Breakthrough method creates functional liver organoids

Replicating the liver's complexity

While organoids aim to mimic human organs, the liver's repertoire of complex functions – and thus the energy it needs to operate – have made it challenging for researchers to grow organoids that proliferate and fully function, says Sato. When prioritizing growth and survival in laboratory settings, hepatocytes, the liver's main cells, eventually transformed into cells resembling cholangiocytes, which line the bile duct. Hepatocyte functions only lasted 1-2 weeks at most. 

The study team, led by Ryo Igarashi and Mayumi Oda at the Keio University School of Medicine, generated hepatocyte organoids from cryopreserved human adult hepatocytes taken directly from patients. Treating these with oncostatin M, a signaling protein involved in inflammation, led to a million-fold proliferation of the organoids, in contrast to previous studies which saw little cell growth. The organoids continued growing for three months and survived half a year without losing the ability to differentiate. 
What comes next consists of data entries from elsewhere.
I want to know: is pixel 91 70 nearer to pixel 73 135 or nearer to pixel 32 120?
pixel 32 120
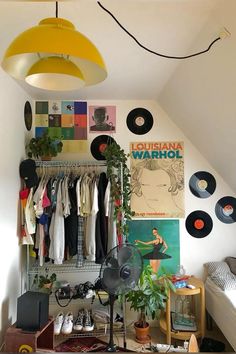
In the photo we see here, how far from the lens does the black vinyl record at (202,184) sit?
3.54 metres

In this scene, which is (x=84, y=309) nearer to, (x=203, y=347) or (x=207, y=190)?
(x=203, y=347)

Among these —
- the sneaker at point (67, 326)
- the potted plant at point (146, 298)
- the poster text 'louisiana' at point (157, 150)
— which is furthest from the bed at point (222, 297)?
the sneaker at point (67, 326)

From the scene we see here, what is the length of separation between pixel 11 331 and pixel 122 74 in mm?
2364

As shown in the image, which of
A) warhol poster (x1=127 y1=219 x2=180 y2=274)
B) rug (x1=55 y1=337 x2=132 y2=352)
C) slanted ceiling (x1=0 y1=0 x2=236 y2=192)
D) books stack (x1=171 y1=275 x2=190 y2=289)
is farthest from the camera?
warhol poster (x1=127 y1=219 x2=180 y2=274)

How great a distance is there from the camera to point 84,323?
3.04 metres

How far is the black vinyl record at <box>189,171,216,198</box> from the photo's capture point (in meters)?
3.54

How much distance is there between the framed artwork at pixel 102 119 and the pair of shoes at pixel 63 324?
2.03 meters

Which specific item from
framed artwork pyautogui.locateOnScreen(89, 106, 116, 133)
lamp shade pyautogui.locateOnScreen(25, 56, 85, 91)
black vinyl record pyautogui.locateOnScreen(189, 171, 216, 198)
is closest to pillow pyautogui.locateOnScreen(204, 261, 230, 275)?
black vinyl record pyautogui.locateOnScreen(189, 171, 216, 198)

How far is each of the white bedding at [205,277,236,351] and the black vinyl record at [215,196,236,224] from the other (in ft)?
2.31

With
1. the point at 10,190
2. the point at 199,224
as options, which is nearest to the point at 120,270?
the point at 10,190

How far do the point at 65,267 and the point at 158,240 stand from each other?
3.59 ft

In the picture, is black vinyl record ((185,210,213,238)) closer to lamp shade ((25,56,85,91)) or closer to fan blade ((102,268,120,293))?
fan blade ((102,268,120,293))

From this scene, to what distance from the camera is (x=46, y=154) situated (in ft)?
10.4

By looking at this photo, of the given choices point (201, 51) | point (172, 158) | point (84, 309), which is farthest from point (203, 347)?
point (201, 51)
The researchers also developed a new method for inducing differentiation using hormones that regulate hepatocyte functions. After the cells differentiated through this method, the organoids began to show all major functions of the liver, producing compounds including glucose, urea, bile acid, cholesterol and triglycerol. The secretion of some compounds like albumin – a protein in the bloodstream for maintaining osmotic balance – exceeded previous studies, reaching levels comparable to hepatocytes in the human body. In addition, they formed networks of small canals that allowed bile acid to pass. 

Discovering the role of oncostatin M in organoid development was a key breakthrough, says Sato. "We only know a few molecules that unlock a stem cell's potential to grow into organoids and proliferate," he says. "This one is brand-new and opens up opportunities for developing new types of organoids that researchers have struggled to create."

Accelerating liver research

When the team injected the human hepatocyte organoids into mice with compromised immune systems and dysfunctional livers, the cells eventually replaced the mice's own liver cells and restored liver function.

This has long-term implications on liver regeneration. Though the liver is one of the most sought-after organs for transplants, they are limited in availability as they degrade quickly after harvesting and must be transplanted within a short time frame. While there are initiatives to extract and freeze hepatocytes for later transplantation, the method has had limited success. 

Sato believes that turning frozen cells into organoids may revitalize their proliferation ability, which would make them better material for regeneration therapies. "Our study demonstrated that liver organoid transplants can be successful in mice. But to regenerate a human liver, organoid growth has to scale up to thousands of millions, because the human body is larger," he says. "If realized, this approach could be a game-changer for patients awaiting transplantation."

In the more immediate future, the study helps streamline drug development for liver disease by cutting toxicity testing costs. Due to significant species differences in the liver, the standard pharmaceutical practice is to use human hepatocytes harvested directly from donors. Though they lose their functions within days, these hepatocytes cost 100-300 thousand Japanese yen (670-2000 USD) per vial. In addition, there is high variability in a batch's ability to survive and function. Meanwhile, hepatocyte organoids serve as more consistent research material. 

The organoids also offer better models for liver disease. In the study, they generated their own lipids, which disappeared after being treated with drugs for MASLD. The approach better resembles conditions like MASLD compared to studies that artificially inject lipids. Furthermore, the team succeeded in editing genes to replicate ornithine transcarbamylase deficiency, a genetic disorder disrupting the urea cycle. This achievement advances methods for modeling genetic liver diseases.

Sato says that work on proliferating organoids by a greater order of magnitude, as well as including other types of liver cells in the organoids, are crucial next steps for bolstering the effectiveness of organoids in medical research.